═══ GIVEN MATERIAL

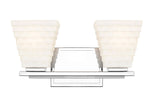 Z-Lite-7514-2V-CH|ALT|1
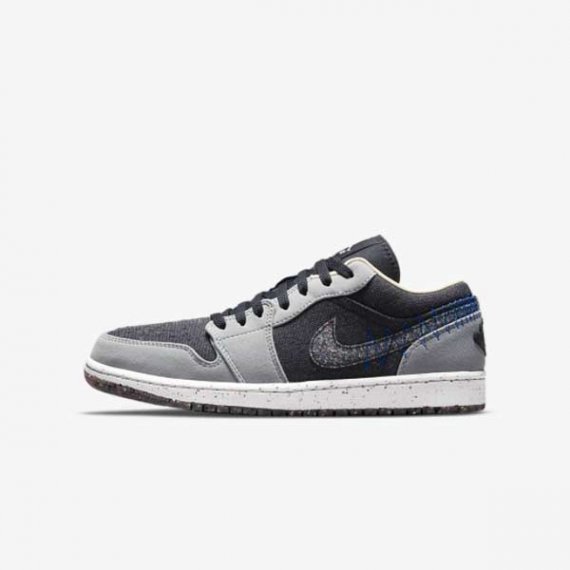 Air jordan 1 low hot sale se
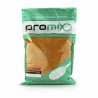 Nada Promix Full Carb Ciocolata 800gr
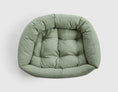 Load image into Gallery viewer, Warby Jasmine Napper Bed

══════

**WORK TO COMPLETE**
Starting at the line that holds "Air jordan 1 low hot sale se", copy each line exactly through the end of the material above, keeping both ends and dropping the pictures.

**RESPONSE BELOW**
 Air jordan 1 low hot sale se
 Nada Promix Full Carb Ciocolata 800gr
 Load image into Gallery viewer, Warby Jasmine Napper Bed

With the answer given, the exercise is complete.